▶ _Activity A_: In the text on reflexive and transitive relations, which values of x and y does the second proof use to show that the relation is not symmetric?
▶ _Activity B_: Please edit the text on reflexive and transitive relations: repeat it starting at "Let $\alpha$ be both" and ending at "set of integers.", and replace "inspection" with "examination".

▶ _Study text_:
Reflexive and Transitive Relation is not necessarily Symmetric
Theorem
Let $S$ be a set.
Let $\alpha \subseteq S \times S$ be a relation on $S$.
Let $\alpha$ be both reflexive and transitive.
Then it is not necessarily the case that $\alpha$ is also symmetric.
Proof 1
Let $S = \set {a, b, c}$.
Let:
- $\alpha = \set {\tuple {a, a}, \tuple {b, b}, \tuple {c, c}, \tuple {a, b}, \tuple {b, c}, \tuple {a, c} }$
By inspection it is seen that $\alpha$ is both reflexive and transitive.
However, we have:
- $a \mathrel \alpha b$
but it is not the case that $b \mathrel \alpha a$.
Hence $\alpha$ is both reflexive and transitive but not symmetric.
$\blacksquare$
Proof 2
Let $S = \Z$ be the set of integers.
Let $\alpha$ be the relation on $S$ defined as:
- $\forall x, y \in S: x \mathrel \alpha y \iff x \le y$
It is seen that:
- $\forall x \in \Z: x \le x$
and so:
- $\forall x \in \Z: x \mathrel \alpha x$
Thus $\alpha$ is reflexive.
Then it is seen that:
- $\forall x, y, z \in \Z: x \le y, y \le z \implies x \le z$
Thus $\alpha$ is transitive.
Now let $x = 1$ and $y = 2$.
Then:
- $x \le y$ but it is not the case that $y \le x$
and so $\alpha$ is not symmetric.
Hence $\alpha$ is both reflexive and transitive but not symmetric.
$\blacksquare$

▶ _The data_:
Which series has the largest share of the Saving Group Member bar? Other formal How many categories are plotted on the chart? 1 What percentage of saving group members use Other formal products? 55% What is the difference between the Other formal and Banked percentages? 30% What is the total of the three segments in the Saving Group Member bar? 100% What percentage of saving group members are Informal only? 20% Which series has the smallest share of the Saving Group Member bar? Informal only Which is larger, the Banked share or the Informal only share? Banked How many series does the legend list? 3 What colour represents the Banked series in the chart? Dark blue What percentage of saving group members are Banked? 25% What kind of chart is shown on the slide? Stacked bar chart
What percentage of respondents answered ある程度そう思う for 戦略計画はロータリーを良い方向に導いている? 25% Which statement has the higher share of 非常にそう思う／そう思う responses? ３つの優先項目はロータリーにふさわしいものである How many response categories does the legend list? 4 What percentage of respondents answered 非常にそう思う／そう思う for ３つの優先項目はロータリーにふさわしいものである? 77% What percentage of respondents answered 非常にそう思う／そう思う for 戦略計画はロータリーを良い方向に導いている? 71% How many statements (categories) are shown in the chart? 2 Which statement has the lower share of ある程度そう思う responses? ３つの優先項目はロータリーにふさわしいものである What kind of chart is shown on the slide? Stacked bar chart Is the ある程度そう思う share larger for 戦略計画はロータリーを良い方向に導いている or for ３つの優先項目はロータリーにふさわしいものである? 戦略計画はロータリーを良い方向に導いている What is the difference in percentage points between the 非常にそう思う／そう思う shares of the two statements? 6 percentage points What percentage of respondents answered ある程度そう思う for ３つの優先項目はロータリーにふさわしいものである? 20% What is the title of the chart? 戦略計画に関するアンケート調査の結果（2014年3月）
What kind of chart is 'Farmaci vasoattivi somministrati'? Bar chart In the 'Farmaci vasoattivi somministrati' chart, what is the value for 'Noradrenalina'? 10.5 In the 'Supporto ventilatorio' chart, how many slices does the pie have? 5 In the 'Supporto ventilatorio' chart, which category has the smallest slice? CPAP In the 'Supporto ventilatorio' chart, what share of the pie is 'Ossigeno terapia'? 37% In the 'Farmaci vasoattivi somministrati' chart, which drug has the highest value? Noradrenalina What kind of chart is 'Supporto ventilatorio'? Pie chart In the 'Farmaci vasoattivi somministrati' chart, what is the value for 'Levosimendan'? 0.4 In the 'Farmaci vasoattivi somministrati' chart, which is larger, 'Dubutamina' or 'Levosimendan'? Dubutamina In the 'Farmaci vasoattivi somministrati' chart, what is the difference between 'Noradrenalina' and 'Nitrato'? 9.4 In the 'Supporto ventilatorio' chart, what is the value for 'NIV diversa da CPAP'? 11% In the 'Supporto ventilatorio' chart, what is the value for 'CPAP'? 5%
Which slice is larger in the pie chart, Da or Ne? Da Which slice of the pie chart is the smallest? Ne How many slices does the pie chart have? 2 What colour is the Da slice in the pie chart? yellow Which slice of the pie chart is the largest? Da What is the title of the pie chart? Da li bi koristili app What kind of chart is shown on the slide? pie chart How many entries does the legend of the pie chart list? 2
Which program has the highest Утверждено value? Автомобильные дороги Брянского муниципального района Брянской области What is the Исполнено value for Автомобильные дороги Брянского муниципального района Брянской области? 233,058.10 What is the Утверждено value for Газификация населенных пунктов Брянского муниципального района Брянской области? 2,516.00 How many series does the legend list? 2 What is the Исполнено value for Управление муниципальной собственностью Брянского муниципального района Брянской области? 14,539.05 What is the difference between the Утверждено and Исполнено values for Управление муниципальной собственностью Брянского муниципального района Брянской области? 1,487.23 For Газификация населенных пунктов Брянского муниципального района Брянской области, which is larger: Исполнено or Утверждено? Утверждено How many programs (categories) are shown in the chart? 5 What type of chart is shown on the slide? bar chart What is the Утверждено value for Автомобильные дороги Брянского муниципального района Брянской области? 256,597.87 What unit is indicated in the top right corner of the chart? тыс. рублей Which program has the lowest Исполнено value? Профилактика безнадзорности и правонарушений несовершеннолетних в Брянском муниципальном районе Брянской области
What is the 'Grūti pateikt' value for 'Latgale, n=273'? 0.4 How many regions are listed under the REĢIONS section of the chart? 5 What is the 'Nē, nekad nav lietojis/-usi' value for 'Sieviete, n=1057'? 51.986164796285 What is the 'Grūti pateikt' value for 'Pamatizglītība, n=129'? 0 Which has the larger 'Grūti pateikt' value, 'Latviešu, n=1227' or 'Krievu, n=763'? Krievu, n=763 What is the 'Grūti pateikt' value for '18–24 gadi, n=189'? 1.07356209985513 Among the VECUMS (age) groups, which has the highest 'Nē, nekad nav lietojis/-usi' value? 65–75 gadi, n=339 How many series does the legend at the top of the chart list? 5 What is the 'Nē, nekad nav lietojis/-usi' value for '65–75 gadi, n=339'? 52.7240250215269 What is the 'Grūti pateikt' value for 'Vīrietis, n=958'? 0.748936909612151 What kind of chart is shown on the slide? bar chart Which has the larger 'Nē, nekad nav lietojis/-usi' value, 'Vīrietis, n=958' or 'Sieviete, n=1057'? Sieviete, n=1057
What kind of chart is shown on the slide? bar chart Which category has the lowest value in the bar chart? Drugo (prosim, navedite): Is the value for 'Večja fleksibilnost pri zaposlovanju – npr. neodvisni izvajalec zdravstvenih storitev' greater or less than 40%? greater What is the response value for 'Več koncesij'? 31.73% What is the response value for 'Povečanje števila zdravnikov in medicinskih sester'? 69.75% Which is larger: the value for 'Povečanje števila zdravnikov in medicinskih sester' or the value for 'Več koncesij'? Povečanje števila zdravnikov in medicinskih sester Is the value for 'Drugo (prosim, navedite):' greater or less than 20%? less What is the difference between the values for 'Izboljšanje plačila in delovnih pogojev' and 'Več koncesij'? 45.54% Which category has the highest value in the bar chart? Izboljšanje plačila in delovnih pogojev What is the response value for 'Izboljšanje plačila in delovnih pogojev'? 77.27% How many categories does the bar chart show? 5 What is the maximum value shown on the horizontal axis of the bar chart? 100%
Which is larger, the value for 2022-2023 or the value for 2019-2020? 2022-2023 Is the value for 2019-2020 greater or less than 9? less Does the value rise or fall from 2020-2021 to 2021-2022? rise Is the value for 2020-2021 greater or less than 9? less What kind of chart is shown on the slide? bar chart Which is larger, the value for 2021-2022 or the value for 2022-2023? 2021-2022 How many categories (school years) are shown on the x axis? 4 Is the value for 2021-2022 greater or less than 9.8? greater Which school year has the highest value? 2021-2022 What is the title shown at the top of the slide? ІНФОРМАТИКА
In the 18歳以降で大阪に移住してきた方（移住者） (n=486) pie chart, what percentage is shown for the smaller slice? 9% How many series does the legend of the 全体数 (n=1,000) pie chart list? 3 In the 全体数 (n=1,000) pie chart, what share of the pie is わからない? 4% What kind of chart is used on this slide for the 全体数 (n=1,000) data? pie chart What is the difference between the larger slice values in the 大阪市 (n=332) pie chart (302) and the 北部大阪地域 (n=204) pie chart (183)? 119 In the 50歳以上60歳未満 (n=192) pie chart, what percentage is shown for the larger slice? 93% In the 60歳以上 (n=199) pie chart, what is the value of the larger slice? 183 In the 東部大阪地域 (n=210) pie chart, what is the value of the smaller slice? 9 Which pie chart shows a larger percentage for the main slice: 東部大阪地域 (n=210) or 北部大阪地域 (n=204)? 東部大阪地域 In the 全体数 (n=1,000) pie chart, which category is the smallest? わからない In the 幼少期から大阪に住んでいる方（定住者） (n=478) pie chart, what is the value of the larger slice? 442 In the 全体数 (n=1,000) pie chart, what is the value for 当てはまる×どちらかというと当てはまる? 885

▶ _Final answer A_: x = 1 and y = 2.

▶ _Final answer B_:
Let $\alpha$ be both reflexive and transitive.
Then it is not necessarily the case that $\alpha$ is also symmetric.
Proof 1
Let $S = \set {a, b, c}$.
Let:
- $\alpha = \set {\tuple {a, a}, \tuple {b, b}, \tuple {c, c}, \tuple {a, b}, \tuple {b, c}, \tuple {a, c} }$
By examination it is seen that $\alpha$ is both reflexive and transitive.
However, we have:
- $a \mathrel \alpha b$
but it is not the case that $b \mathrel \alpha a$.
Hence $\alpha$ is both reflexive and transitive but not symmetric.
$\blacksquare$
Proof 2
Let $S = \Z$ be the set of integers.